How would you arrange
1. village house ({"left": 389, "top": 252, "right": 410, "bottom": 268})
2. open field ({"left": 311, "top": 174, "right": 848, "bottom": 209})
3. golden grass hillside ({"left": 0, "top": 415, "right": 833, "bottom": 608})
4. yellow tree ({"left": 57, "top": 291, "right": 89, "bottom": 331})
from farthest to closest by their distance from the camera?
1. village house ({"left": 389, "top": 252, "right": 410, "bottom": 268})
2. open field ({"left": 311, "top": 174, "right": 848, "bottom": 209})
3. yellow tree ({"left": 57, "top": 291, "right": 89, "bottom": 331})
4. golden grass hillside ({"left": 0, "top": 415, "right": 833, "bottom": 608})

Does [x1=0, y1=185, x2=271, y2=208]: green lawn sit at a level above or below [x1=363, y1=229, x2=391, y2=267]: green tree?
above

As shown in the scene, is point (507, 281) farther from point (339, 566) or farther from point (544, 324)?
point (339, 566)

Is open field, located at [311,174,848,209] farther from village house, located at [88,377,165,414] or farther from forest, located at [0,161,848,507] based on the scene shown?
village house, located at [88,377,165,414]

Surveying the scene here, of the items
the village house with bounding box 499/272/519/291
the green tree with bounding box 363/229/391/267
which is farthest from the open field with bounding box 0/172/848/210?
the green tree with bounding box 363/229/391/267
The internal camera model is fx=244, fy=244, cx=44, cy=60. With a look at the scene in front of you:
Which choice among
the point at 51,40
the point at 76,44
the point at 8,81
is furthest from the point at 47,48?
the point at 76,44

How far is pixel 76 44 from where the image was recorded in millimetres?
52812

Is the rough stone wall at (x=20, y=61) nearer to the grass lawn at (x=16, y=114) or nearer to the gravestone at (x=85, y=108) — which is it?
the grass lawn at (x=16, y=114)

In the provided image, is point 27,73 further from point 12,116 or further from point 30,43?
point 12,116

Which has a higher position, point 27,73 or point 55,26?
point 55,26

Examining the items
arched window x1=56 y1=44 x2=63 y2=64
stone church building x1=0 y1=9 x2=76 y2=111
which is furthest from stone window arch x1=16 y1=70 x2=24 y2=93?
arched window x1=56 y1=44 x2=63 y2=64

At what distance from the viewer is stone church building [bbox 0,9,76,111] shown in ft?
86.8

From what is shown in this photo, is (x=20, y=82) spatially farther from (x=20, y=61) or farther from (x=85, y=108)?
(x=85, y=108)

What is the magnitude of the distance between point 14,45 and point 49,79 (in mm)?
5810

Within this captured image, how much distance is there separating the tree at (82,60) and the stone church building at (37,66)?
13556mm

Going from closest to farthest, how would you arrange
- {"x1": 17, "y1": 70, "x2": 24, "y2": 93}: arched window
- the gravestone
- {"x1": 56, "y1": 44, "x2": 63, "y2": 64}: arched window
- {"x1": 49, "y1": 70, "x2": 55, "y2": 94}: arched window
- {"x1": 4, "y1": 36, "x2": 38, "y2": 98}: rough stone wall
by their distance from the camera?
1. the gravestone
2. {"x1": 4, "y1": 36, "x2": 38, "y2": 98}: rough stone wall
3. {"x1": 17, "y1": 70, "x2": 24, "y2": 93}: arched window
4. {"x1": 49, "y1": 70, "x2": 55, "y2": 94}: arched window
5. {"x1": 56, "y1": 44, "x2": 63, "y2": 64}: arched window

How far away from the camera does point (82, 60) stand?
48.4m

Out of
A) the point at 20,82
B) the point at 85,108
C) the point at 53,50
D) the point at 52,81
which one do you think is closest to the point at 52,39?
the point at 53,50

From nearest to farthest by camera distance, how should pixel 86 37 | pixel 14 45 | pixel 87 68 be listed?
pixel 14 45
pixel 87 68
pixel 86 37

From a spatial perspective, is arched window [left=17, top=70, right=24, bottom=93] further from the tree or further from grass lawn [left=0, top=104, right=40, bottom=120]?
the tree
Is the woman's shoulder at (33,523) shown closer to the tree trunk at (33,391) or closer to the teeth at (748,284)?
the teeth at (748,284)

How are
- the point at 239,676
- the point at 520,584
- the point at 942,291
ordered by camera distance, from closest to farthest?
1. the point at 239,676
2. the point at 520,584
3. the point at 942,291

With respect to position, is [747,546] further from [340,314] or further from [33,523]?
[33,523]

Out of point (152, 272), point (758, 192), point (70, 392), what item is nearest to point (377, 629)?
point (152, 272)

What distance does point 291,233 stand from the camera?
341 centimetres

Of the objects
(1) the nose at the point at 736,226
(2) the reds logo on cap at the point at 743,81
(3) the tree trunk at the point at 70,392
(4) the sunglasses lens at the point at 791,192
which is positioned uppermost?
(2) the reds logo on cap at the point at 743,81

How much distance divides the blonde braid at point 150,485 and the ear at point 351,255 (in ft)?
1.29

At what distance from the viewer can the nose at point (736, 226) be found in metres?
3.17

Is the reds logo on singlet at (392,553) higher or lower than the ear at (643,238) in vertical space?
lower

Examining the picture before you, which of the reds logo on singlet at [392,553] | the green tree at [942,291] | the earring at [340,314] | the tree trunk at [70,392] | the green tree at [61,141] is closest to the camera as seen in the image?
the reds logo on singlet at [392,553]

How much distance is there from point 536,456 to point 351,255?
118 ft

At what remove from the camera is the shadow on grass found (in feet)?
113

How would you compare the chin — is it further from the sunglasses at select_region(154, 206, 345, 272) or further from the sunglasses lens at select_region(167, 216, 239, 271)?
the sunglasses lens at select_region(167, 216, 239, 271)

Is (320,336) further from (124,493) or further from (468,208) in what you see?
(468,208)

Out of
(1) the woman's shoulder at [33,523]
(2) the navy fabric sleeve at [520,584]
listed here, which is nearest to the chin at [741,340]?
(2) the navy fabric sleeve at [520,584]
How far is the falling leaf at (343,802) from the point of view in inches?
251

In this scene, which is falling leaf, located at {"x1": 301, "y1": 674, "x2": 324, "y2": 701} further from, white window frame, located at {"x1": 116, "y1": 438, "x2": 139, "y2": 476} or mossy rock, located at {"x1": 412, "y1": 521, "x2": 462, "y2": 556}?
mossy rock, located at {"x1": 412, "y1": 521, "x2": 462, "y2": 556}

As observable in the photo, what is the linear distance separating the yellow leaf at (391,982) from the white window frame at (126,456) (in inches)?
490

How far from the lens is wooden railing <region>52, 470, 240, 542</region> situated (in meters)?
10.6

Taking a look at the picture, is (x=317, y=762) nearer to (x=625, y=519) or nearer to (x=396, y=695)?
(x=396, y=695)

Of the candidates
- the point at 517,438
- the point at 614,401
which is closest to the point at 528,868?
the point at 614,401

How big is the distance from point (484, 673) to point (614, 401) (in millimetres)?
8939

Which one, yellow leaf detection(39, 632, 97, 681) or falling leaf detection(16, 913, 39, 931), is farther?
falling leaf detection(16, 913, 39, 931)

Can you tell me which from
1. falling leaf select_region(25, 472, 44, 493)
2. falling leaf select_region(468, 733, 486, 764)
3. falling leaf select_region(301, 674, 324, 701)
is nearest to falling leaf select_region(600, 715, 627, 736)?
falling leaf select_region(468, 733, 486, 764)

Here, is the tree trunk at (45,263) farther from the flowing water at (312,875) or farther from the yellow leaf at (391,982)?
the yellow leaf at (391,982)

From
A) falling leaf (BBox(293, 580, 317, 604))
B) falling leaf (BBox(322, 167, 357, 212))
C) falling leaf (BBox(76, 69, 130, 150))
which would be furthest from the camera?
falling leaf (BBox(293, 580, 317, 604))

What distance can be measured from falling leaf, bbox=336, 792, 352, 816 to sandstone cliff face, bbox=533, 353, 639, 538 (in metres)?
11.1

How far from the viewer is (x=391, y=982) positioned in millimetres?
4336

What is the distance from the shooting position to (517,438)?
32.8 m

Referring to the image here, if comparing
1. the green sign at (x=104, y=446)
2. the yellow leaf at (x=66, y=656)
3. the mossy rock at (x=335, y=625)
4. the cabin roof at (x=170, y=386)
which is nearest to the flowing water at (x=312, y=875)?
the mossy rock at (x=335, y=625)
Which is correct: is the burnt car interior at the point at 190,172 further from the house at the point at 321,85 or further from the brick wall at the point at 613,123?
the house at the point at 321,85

··········

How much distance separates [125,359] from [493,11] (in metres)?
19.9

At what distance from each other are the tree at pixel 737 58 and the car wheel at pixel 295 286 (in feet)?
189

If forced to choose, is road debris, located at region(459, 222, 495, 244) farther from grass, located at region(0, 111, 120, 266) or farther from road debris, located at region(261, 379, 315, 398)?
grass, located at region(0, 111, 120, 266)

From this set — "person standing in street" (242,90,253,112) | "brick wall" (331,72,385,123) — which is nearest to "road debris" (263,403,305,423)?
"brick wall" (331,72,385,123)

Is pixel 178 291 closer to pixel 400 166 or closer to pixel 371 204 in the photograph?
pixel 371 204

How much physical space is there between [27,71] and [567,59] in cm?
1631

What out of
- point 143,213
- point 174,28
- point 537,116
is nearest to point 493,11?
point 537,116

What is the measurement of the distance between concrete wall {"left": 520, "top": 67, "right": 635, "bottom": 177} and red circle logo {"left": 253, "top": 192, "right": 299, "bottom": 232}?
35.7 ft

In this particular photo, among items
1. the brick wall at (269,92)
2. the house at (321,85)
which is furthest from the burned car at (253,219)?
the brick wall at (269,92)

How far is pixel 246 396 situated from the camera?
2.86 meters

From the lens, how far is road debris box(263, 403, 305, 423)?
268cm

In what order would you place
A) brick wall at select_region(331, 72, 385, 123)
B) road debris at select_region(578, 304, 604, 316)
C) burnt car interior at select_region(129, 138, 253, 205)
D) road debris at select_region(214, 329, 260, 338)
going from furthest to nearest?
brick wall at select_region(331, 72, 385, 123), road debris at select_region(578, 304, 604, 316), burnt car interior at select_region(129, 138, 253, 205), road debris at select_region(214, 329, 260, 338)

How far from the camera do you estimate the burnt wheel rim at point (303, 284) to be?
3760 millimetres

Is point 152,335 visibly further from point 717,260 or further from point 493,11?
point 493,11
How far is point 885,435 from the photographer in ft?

··········

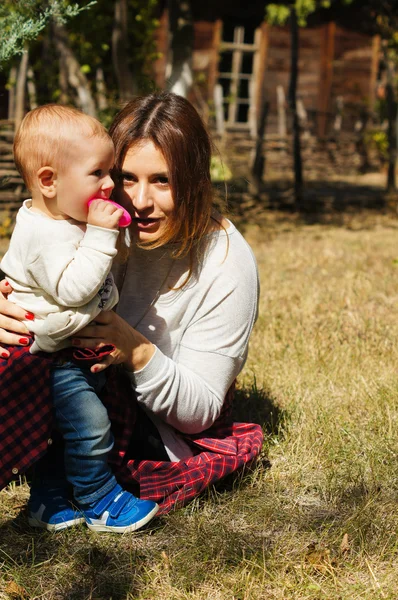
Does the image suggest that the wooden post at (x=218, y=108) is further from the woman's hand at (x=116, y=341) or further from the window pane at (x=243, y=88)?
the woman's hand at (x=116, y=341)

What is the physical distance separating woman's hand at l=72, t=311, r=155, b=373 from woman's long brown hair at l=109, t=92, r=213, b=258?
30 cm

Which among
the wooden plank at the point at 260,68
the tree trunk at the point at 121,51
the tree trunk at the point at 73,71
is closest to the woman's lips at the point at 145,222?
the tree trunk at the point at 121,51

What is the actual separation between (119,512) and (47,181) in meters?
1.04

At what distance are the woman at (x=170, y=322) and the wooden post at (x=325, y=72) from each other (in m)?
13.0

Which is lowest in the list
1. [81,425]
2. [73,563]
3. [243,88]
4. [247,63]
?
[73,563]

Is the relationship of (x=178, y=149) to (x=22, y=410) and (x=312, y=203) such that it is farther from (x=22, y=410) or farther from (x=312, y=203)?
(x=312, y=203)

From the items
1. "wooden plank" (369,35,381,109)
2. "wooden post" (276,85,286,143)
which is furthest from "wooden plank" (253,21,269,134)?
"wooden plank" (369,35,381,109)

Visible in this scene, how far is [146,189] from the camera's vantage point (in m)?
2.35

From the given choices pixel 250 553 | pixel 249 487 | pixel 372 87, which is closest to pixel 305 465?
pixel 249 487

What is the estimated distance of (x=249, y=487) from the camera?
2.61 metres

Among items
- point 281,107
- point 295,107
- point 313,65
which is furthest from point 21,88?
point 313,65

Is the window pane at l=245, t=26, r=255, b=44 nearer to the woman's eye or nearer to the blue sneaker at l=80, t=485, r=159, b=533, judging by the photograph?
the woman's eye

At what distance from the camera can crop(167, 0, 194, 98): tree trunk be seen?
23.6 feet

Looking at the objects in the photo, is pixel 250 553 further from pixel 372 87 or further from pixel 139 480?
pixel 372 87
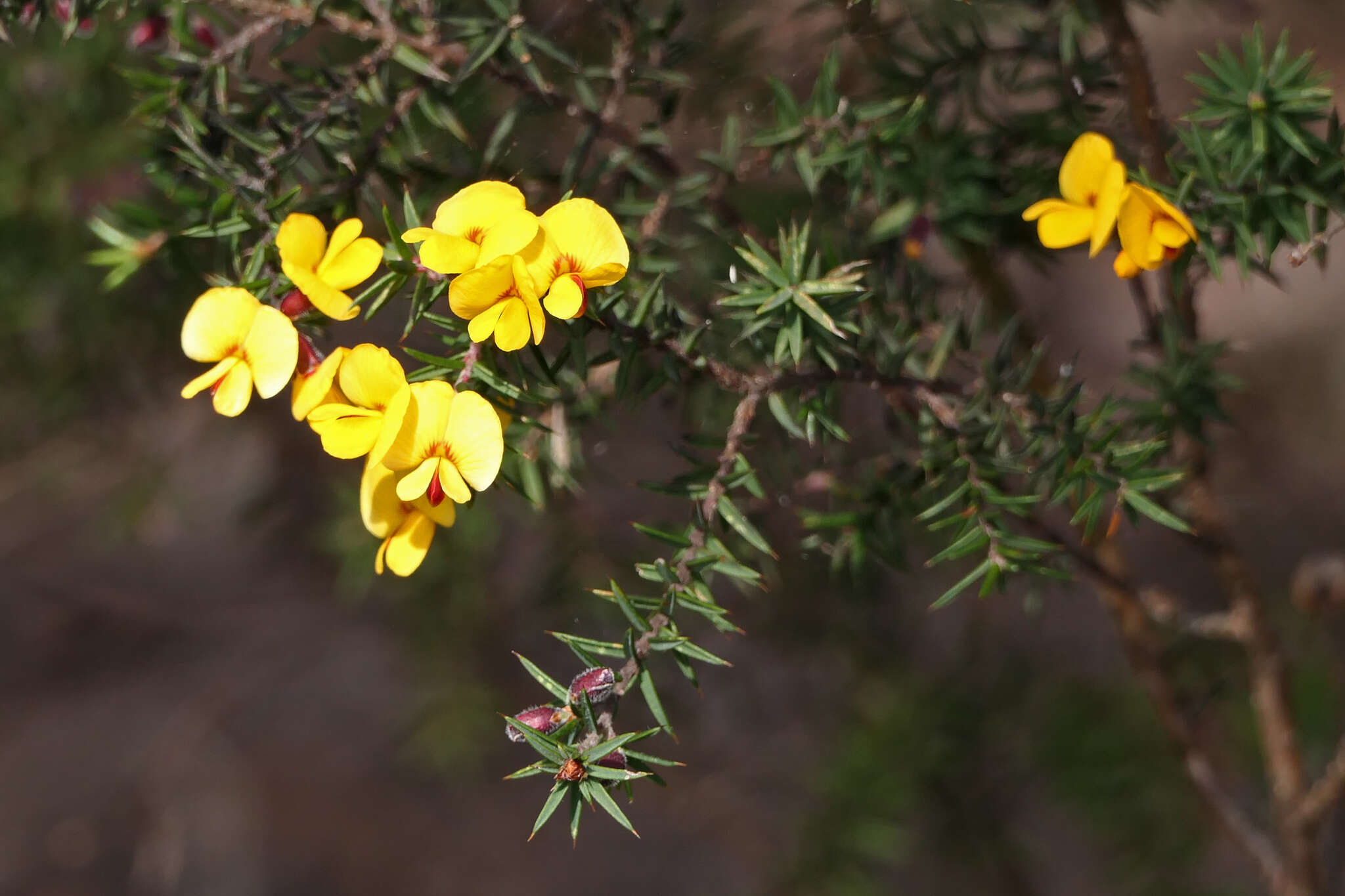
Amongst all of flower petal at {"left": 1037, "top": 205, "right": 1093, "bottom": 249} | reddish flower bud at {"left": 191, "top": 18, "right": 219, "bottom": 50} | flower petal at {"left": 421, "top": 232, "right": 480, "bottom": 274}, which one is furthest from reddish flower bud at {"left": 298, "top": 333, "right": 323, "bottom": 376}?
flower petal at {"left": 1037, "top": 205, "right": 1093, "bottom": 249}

··········

Goal: How many lines of the items above contain the string "singlet", matching case exactly? Reply with the number alone.

Exercise response: 3